Page excerpt:
*** Begin section ***
Wednesday, October 22, 2008

As Long as We Are Young

In an effort to console me over the super 8 footage of our friends that I lost in Bucharest, a friend told me, "But we'll have our memories as long as we are young.  So don't be sad and keep on filming."  I suppose we will, Dom.  Oh, let's never grow old--how sad of a thing life would be to forget.  

Tuesday, October 7, 2008

"C'était Quand-Même Une Belle Epoque"




As Rod says:
"We had joy,
We had wine,
We had seasons on the Rhine."


xo

Saturday, August 23, 2008

Saturday, July 12, 2008

Be Always Welcome Here





The world can be a loving place.
xo

Monday, July 7, 2008

Here Hear

"Q. - What would be the test of corruption?
A. - Becoming really insincere--calling myself "not such a bad fellow," thinking I regretted my lost youth when I only envy the delights of losing it.  Youth is like having a big plate of candy.  Sentimentalists think they want to be in the pure, simple state they were in before they ate the candy.  They don't.  They just want the fun of eating it all over again.  The matron doesn't want to repeat her girlhood--she wants to repeat her honeymoon.  I don't want to repeat my innocence, I want the pleasure of losing it again."

--This Side of Paradise, F. Scott Fitzgerald

Monday, June 9, 2008

Gérone

Here is a little sign that was on my friend's apartment wall in Girona, Spain:

La vida es bonita 
No la olvide 
Serás felíz.
---------------------------------
Life is beautiful
Do not forget it
You will be happy.

Life is good in Girona.  Here's proof:



xo

Friday, April 25, 2008

We don't get older, we just get riper

Here is a lovely little memory that Janet Flanner, former Paris correspondant for The New Yorker, writes in the introduction to a collection of her segments from the 1920s and '30s.  She tells of one day when she met Picasso after seeing him in the same café nearly every night years before but never having the courage to speak to him.
*** End section ***
Collected data:
*** Begin section ***
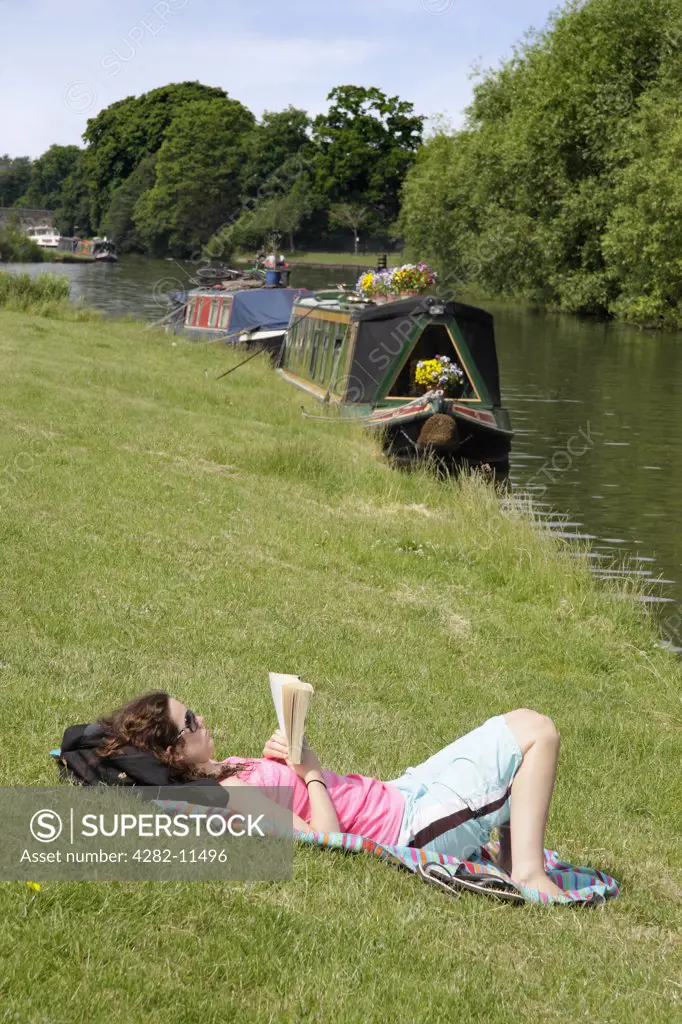 England, Oxfordshire, Abingdon. A young woman relaxing with a book on the river bank of the River Thames at Abingdon Bridge.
*** End section ***
Activity A:
Answer these questions using the blog excerpt above.
(i) In what city was the super 8 footage lost?
(ii) Where was the apartment whose wall held the little sign?
(iii) For which publication was Janet Flanner once the Paris correspondent?
Activity B:
Transcribe the passage of the blog excerpt between "Monday, June 9, 2008" and "will be happy.", inclusive.

Final answer A:
(i) Bucharest
(ii) Girona, Spain
(iii) The New Yorker

Final answer B:
Monday, June 9, 2008

Gérone

Here is a little sign that was on my friend's apartment wall in Girona, Spain:

La vida es bonita 
No la olvide 
Serás felíz.
---------------------------------
Life is beautiful
Do not forget it
You will be happy.